Non solo rieducazione equestre e ippoterapia, a Porcia nuovi servizi per le famiglie

PORCIA – L’Azienda Sanitaria del Friuli Occidentale ha autorizzato il potenziamento dei servizi offerti dal Centro di rieducazione equestre dell’Associazione “Anche Noi a cavallo” di via Mantova a Porcia, sancendone il passaggio da Struttura Sanitaria semplice a struttura di Media Complessità.

L’autorizzazione riguarda la possibilità per il Centro di svolgere, oltre agli Interventi Assistiti con gli Animali (cavalli, cani, gatti e conigli), anche altre prestazioni sanitarie che sono: psicoterapia (visite specialistiche e consulti), terapia occupazionale (visite specialistiche e consulti); logopedia (visite specialistiche e consulti); neurologia (valutazione neurologica); infermieristica (valutazione infermieristica). All’interno di questo pacchetto, il Centro ha ora l’autorizzazione a trattare, ad esempio, i Disturbi Speciali di Apprendimento, in quanto disturbi del neurosviluppo.

Questa autorizzazione, concessa in risposta all’istanza dello stesso presidente dell’Associazione Francesco Longo, rappresenta un passo avanti ulteriore a distanza di 37 anni dalla nascita del sodalizio e di 19 anni dalla prima autorizzazione che, nel 2005, aveva riconosciuto il Centro come Struttura Sanitaria semplice impegnata nella sola attività di educazione equestre e di ippoterapia.
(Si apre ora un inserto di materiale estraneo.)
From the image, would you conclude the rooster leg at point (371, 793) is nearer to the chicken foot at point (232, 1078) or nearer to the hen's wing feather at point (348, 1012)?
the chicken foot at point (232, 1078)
Commenta la coordinatrice del Centro, Vallì Bomben: «Si tratta di un riconoscimento importante delle attività che già stiamo conducendo e di quelle nuove che siamo in grado di offrire con la medesima cura, attenzione e professionalità. Ciò ci consentirà di completare i progetti che costruiamo personalmente sui singoli casi che seguiamo, dando maggiori risposte alle esigenze delle famiglie».

I nuovi servizi saranno erogati dall’Associazione grazie all’equipe multidisciplinare di professionisti già avviata, guidata dalla dottoressa Marianna Di Fiore, psicologa psicoterapeuta, composta da cinque dipendenti e altrettanti collaboratori esterni.

Il Centro di rieducazione equestre “Anche Noi a cavallo di Porcia” quest’anno ha potenziato ulteriormente la sua collaborazione con l’Azienda sanitaria del Friuli Occidentale anche grazie alla sottoscrizione di un accordo che ha certificato l’accreditamento del medesimo Centro per il Servizio di Inclusione Semiresidenziale per giovani aduli con disabilità cognitive e fisiche lievi.

L’accordo ha durata a far data dal 1° giugno 2024 al 30 aprile 2025, rinnovabile fino al 2027. «Per il servizio semiresidenziale – dice Bomben – abbiamo immaginato la possibilità di accogliere quattro utenti tra i 18 e i 40 anni di età sino a un massimo di cinque giorni a settimana. Eravamo già partner dell’Asfo e in particolare della Neuropsichiatria infantile, del Dipartimento delle Dipendenze e del Dipartimento di Salute Mentale per quanto riguarda gli Interventi con gli Animali; ora apriamo con la medesima azienda una ancora più ampia collaborazione».

Un’altra notizia significativa, sempre nell’ottica di uno sviluppo e potenziamento delle attività, è rappresentata dal recente acquisto da parte di “Anche Noi a Cavallo” di un’area verde di quasi 10 mila metri quadrati adiacente al Centro, grazie ad un contributo regionale. Vi è già stato avviato un piccolo orto gestito dagli utenti per un potenziamento delle autonomie personali ed anche realizzato un percorso sensoriale utilizzato per i progetti con i bambini e con gli adolescenti.